You are entering a great, trying experience. So here we go, rod should be what feels the best since this is the piece of equitment most left up to feel. Try as many as possible before buying, remember you will often have to deal with wind so a faster action usually is best. Reel should be a large arbor so to pick up as much line as possible when the fish runs straight at you, which it will. Also be sure the reel is light enough that casting all day long will not waste your arm. Line should get down quick, I like the teeny 200, just me but it has out performed any other line I have used. You will get too many suggestions for flies, so here is mine: anything purple and black no matter what time of year. Should have good action. Good luck and report back on what you decided and how it works.

John Hicks

Owner and operator of Sea Run Pursuits
Do a search on this site for Steelhead and you will know more than you can ever have hoped to learn. Some of the guys on this site are a who's who of steelhead fishing on the fly.
One of the quickest ways to shorten the learning curve is by hiring a guide. Find a guide who will teach you what it takes to be a successful steelhead fisherman. If you're fortunate you may already have, or be able to find, a fly fishing mentor who'll take you under their wing and help you learn. There are also guides who offer "steelhead schools" which are less expensive than a two on one guided trip, but are in group settings. Also, the Sandy River Spey Clave and the Clearwater Spey Clave have a wealth of information with many incredible fishermen offering hands on instruction, in most cases, for free.
Take care,
There are a few things you need to think about as you look.
Do you want to fish for Steelhead in the SUmmer or Winter? Or do you want to compromise and get a set up for both?
Do you want to try Spey casting or single handed? WIth the boat, are you going to fish from it or use it as transport down the river to fish from bank?
How hardcore do you think you will get? Starting out with a less expensive steelhead rod can be a good thing or getting something a little more higher end can be good? I bought the first cheap steelhead spey combo that came by. And Its allright, but after just a couple of seasons I need to plunk down more money to upgrade. So I really will spend even more in my attempt to save money. Learn from my mistakes.

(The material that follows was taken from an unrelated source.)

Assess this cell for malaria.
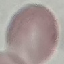
It is uninfected.

Photographed with a smartphone camera at the microscope eyepiece. Cell patch, automatically extracted from a larger field of view and resized to 64 × 64 pixels. Thin blood film. Giemsa-stained preparation.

So try some rods and think about what you believe you might be needing from a rod. Obviously its hard to see into the future, but knowing what waters you will be hitting primarily is a good start.
To keep it simple: A 9- to 10-foot, 7 or 8-wt. rod, with a floating line and a fast sinking tip line on an extra reel spool will cover most situations (and also equip you for heavy-duty trout and inshore salmon). For flies, a selection of No. 4 and 6 light-wire and heavy-wire hooks, plus a few smaller and larger. Get a lot of blacks and purples; some oranges and reds. Specific patterns aren't important. Your odds will always be long, but better around dawn and dusk, on overcast days. Above all, practice stealth; you can't catch a steelhead that's afraid of you.